▶ [PAGE EXCERPT]
The bleakest picture of Democrats' prospects comes from two usually optimistic analysts, Stanley Greenberg and James Carville. In their latest Democracy Corps memo, they lament that, despite what they see as Republican stumbling on Social Security, voters don't think Democrats have new ideas for addressing the country's problems. By denying that Social Security has problems, "Democrats seem stuck in concrete."
In the New Republic, John Judis takes a longer view. Since the 1970s, he notes, Democrats have had little success expanding government. He blames this on international competition, the decline of private-sector unions and stronger business lobbyists. A revival of liberalism, he writes, "would probably require a national upheaval similar to what happened in the '30s and '60s. That could happen, but doesn't appear imminent."
The Democrats' problem is that they have proceeded for years with a goal of moving America some distance toward a Western European welfare state. Just how far, they have not had to decide. But Judis looks at Europe and sees a failing model: high unemployment, stalled economies and the welfare state in retreat. Nor is raising taxes on the rich a sound strategy: Democrats did that in 1993, and Republicans won control of Congress in 1994.
Democrats in power can make small, quiet moves toward redistribution, like the expansion of the earned income tax credit in the Clinton administration. Out of power, they can focus on policies for which arguments can be made by vivid anecdotes, like prescription drugs for seniors. Or they can obstruct change and wait for Social Security, Medicare and Medicaid to gobble up larger shares of the economy. But that will take time.
For now, Democrats are facing the fact that general arguments for a larger welfare state just doesn't seem attractive to most voters.

▶ [PROVIDED INFORMATION]
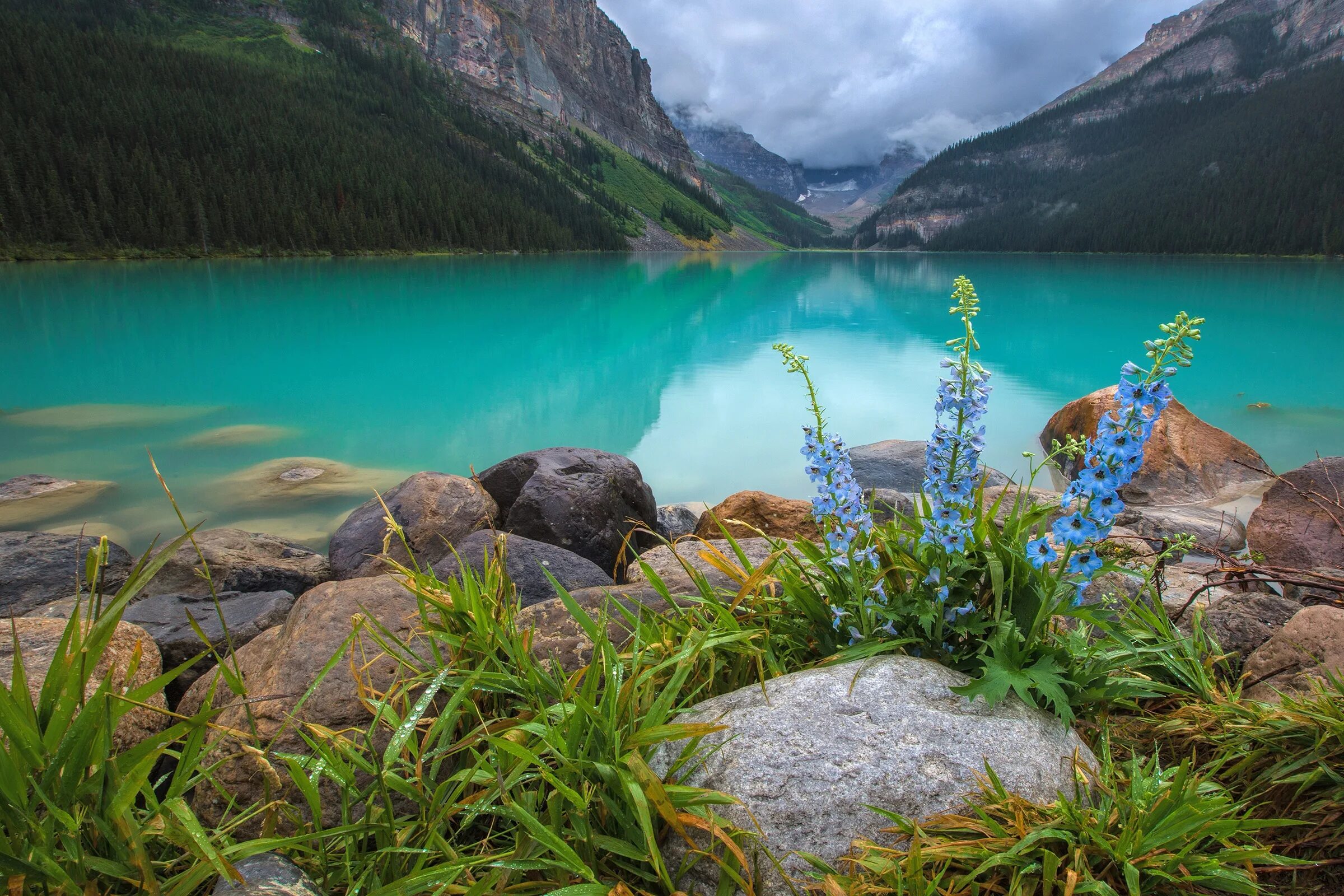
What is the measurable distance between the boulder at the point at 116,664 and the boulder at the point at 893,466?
7.67 m

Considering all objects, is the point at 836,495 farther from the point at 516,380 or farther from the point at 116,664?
the point at 516,380

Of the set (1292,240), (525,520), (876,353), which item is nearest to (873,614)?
(525,520)

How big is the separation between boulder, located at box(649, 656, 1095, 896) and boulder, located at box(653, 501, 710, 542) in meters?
5.66

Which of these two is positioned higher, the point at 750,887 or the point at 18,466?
the point at 750,887

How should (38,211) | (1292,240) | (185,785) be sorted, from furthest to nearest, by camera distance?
(1292,240)
(38,211)
(185,785)

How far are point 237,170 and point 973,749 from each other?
10146 centimetres

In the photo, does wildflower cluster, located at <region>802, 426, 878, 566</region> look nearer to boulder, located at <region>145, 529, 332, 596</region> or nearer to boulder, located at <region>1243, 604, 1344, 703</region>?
boulder, located at <region>1243, 604, 1344, 703</region>

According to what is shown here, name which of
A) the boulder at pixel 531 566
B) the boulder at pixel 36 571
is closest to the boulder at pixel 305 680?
the boulder at pixel 531 566

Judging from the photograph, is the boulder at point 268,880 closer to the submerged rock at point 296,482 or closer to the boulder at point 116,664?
the boulder at point 116,664

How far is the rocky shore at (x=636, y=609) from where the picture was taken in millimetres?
2312

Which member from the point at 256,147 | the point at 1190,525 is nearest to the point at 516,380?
the point at 1190,525

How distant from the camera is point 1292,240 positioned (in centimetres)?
10738

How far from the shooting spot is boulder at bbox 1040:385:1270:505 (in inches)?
369

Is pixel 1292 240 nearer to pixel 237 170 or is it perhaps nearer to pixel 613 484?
pixel 613 484
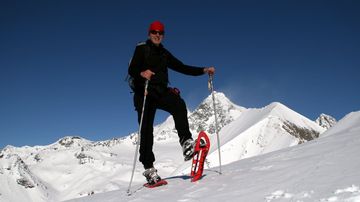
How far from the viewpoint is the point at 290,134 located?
149625 mm

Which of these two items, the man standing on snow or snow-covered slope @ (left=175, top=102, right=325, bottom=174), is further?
snow-covered slope @ (left=175, top=102, right=325, bottom=174)

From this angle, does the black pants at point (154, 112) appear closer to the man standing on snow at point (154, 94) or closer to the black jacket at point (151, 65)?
the man standing on snow at point (154, 94)

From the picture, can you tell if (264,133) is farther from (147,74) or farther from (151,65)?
(147,74)

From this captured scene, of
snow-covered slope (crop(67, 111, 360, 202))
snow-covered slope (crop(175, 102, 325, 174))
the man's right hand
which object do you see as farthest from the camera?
snow-covered slope (crop(175, 102, 325, 174))

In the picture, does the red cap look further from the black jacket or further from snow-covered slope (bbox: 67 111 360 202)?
snow-covered slope (bbox: 67 111 360 202)

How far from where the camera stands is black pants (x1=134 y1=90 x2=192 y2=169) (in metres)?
7.93

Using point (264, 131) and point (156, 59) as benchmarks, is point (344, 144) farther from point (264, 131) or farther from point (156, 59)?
point (264, 131)

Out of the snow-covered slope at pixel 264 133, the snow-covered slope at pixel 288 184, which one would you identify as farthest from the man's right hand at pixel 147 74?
the snow-covered slope at pixel 264 133

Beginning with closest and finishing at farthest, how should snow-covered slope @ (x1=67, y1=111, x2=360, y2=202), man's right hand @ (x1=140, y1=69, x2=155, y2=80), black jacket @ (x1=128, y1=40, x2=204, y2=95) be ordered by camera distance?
snow-covered slope @ (x1=67, y1=111, x2=360, y2=202) → man's right hand @ (x1=140, y1=69, x2=155, y2=80) → black jacket @ (x1=128, y1=40, x2=204, y2=95)

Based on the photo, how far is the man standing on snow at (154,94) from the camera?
7.88 metres

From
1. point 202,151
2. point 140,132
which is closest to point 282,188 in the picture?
point 202,151

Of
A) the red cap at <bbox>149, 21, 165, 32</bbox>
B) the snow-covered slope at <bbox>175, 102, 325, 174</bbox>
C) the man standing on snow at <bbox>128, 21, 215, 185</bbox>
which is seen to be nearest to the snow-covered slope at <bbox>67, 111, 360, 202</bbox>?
the man standing on snow at <bbox>128, 21, 215, 185</bbox>

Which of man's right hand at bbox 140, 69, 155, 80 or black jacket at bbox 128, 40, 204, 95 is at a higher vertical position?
black jacket at bbox 128, 40, 204, 95

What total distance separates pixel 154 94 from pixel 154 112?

▶ [USING THE INFORMATION]
A. In two sentences, summarize the passage on the Democrats' prospects.
B. Reproduce the part of the passage on the Democrats' prospects that opens with the words containing "Democrats in power" and closes with "to most voters.".
Nothing in the lines is needed for this work.

▶ [EXPECTED RESULTS]
A. Stanley Greenberg and James Carville observe that voters don't think Democrats have new ideas for the country's problems, while John Judis notes that Democrats have had little success expanding government since the 1970s and sees Europe's welfare state as a failing model. For now, general arguments for a larger welfare state do not seem attractive to most voters.

B.
Democrats in power can make small, quiet moves toward redistribution, like the expansion of the earned income tax credit in the Clinton administration. Out of power, they can focus on policies for which arguments can be made by vivid anecdotes, like prescription drugs for seniors. Or they can obstruct change and wait for Social Security, Medicare and Medicaid to gobble up larger shares of the economy. But that will take time.
For now, Democrats are facing the fact that general arguments for a larger welfare state just doesn't seem attractive to most voters.